Try it
For the data that follows, return each line unchanged and drop the pictures.

Raw data

<<<<

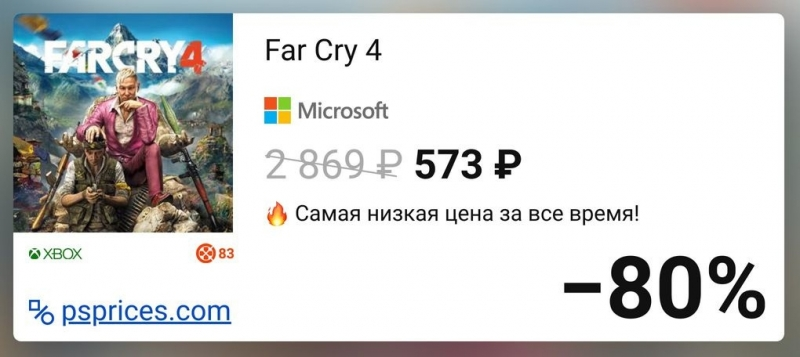 Скидка на игру Xbox Far Cry 4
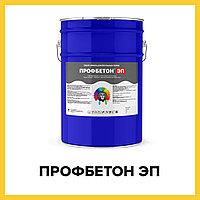 Эпоксидная эмаль для бетонных полов - ПРОФБЕТОН ЭП (Краскофф Про)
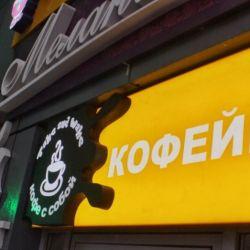 Кафе кофе с доходом от 50 000 руб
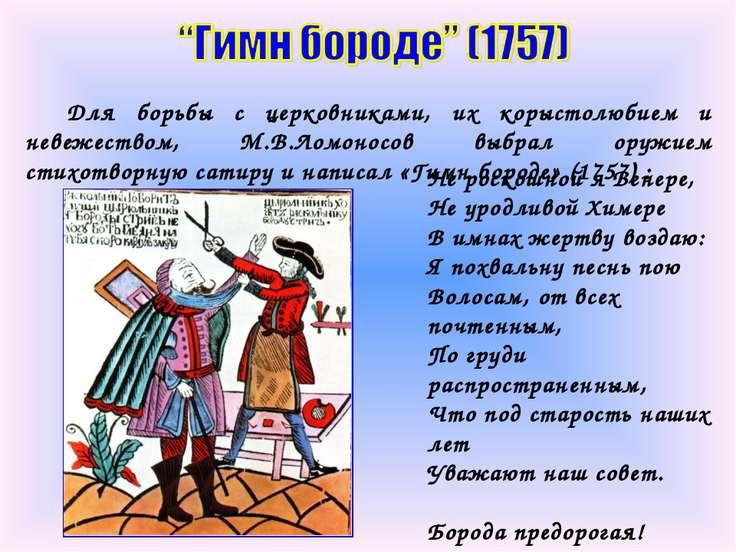 Для борьбы с церковниками, их корыстолюбием и невежеством, М.В.Ломоносов выбр...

>>>>

Response to the exercise
 Скидка на игру Xbox Far Cry 4
 Эпоксидная эмаль для бетонных полов - ПРОФБЕТОН ЭП (Краскофф Про)
 Кафе кофе с доходом от 50 000 руб
 Для борьбы с церковниками, их корыстолюбием и невежеством, М.В.Ломоносов выбр...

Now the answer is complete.